Music / Jazz
Review: Dakhla Brass, Future Inn
So – Dakhla launch their third album, eh? Actually, no. It’s fairer to say that Dakhla Brass launched their first album to a suitably crowded Future Inn jazz session. The distinction is important – since the Dakhla quartet released 2013’s The Eye of Icarus they have gained a fifth voice (Liam Treasure’s trombone) and undeniably grown in confidence and musical vision. The subtle name change to Dakhla Brass thus reflects a new era for this already impressive and original outfit.
This launch gig for Gorilla Gorilla Gorilla made the point emphatically by beginning with a warm up set of familiar tnumbers from the first two albums, using tracks like the slow burn Imber and the tightly-wrapped Vista to lay out the band’s basic principles of hard-nosed rhythm, close harmony brass chords and counterpointed voices calling between horns and reeds, trumpet and alto, everyone and the drummer … It wasn’t jazz, as such (they once wrote a song dismissively called ‘Too Jazz’ ) more like composed brass music with moments of carefully chosen disruption allowing one of them to veer off into more improvised territory for a while.

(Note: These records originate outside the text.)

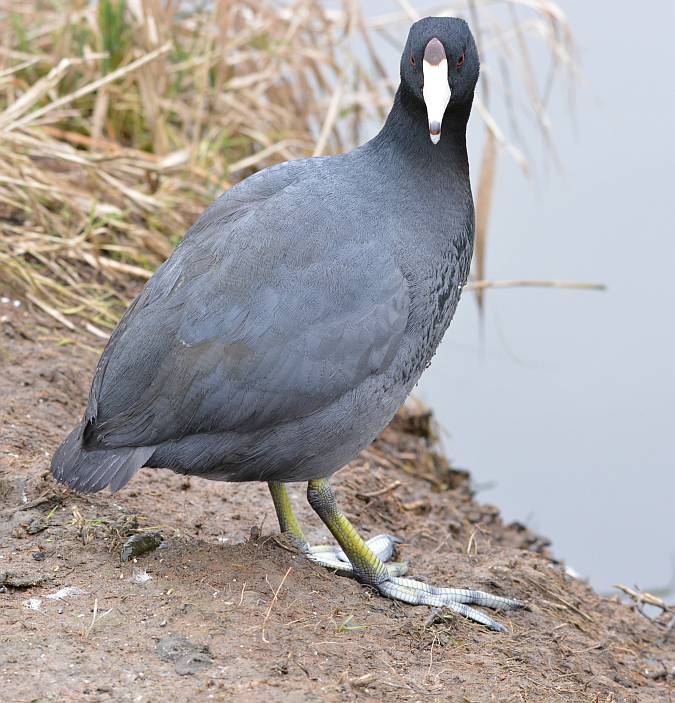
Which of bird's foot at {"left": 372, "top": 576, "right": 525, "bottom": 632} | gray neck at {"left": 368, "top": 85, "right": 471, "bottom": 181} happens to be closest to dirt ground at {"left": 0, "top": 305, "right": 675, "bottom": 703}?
bird's foot at {"left": 372, "top": 576, "right": 525, "bottom": 632}

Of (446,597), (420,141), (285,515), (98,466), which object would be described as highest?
(420,141)

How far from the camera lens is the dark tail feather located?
10.2ft

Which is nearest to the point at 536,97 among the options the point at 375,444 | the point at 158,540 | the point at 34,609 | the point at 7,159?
the point at 375,444

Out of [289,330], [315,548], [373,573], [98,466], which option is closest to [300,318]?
[289,330]

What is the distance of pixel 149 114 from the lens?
5.57 m

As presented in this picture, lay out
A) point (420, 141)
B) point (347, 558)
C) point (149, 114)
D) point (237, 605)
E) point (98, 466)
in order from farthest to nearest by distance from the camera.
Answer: point (149, 114), point (347, 558), point (420, 141), point (98, 466), point (237, 605)

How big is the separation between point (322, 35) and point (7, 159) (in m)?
2.20

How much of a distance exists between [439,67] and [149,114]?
2.73 meters

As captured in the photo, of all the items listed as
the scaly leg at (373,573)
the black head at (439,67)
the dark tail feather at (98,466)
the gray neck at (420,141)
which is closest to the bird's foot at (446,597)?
the scaly leg at (373,573)

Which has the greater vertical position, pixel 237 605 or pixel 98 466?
pixel 98 466

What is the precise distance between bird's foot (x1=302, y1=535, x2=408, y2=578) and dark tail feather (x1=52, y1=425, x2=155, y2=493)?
2.22ft

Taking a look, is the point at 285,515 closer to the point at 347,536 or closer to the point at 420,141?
the point at 347,536

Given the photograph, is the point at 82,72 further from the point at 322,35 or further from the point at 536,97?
the point at 536,97

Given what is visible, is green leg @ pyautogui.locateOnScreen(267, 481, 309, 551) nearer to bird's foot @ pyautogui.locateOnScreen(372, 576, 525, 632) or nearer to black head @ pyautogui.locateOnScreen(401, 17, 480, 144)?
bird's foot @ pyautogui.locateOnScreen(372, 576, 525, 632)
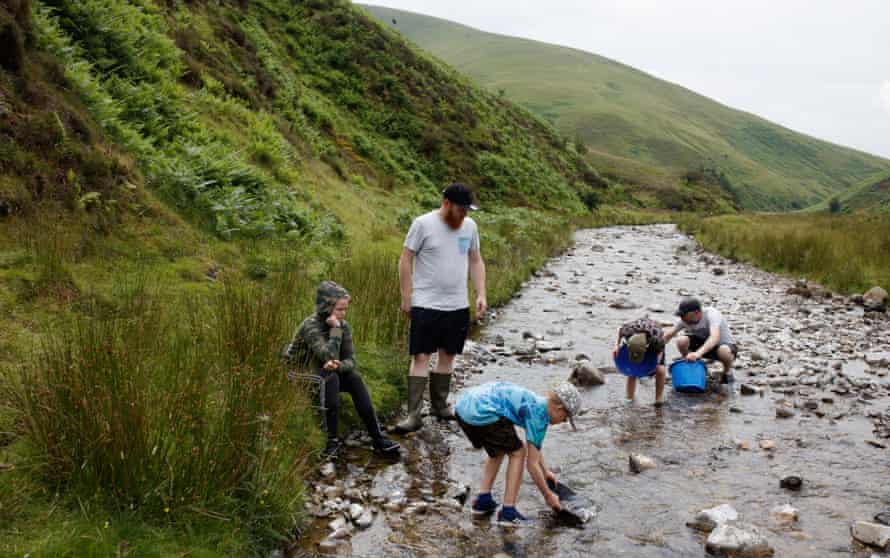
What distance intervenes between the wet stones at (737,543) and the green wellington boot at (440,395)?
3219 millimetres

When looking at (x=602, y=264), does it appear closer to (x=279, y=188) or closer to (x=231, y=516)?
(x=279, y=188)

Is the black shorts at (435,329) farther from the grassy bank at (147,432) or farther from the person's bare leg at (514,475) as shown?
the person's bare leg at (514,475)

That first set was great, the songs clearly fleshed out by familiarity and experience and Matt Brown’s creative precision on drums as vocal as any of the impeccably played melody instruments. But it was when they returned to play Gorilla Gorilla Gorilla in its entirety that we saw Dakhla Brass become a reality that will eclipse those fine beginnings. Written for five players, with Charlotte Ostafew’s baritone sax liberated from bassline duties by that trombone and with Pete Judge’s trumpet and Sophie Stockham’s alto sax now empathetically close in style, this was a new set of wide-ranging and complex music that has enormous potential to expand even further.
Opening with The Order of the Elephant, a suitably galumphing beat piece that re-introduced their individual voices, the set moved on to tracks like Spread Eagle Hill, a reflective chordal piece with no big beats whatever and Sunday Monday’s filmic combination of snappy sax bursts with meditative trumpet. The structures of these pieces were all incredibly complex, so playing them without recourse to sheet music was bogglingly impressive.
If there were moments when Charlotte Ostafew’s eyes were flashing signals from behind her big brass machinery there was no sign of mistakes in the playing and the title track Gorilla Gorilla Gorilla was a complete celebration of their new-found assertiveness. The original Dakhla’s flavours were all there – Judge’s flamenco trumpet on Big Red and Trireme, Stockham and Ostafew’s Arabic ornamentation on Sunday Monday, Brown’s rhythmically deconstructed Drum and Bass on Dragon No Good.
Their website tag list of “jazz, afrobeat, avant garde, balkan brass, composition, drums, horns, New Orleans, World, Bristol” pretty much gets it right, until those last two: for Dakhla Brass it surely must now be Bristol first and the world will inevitably follow?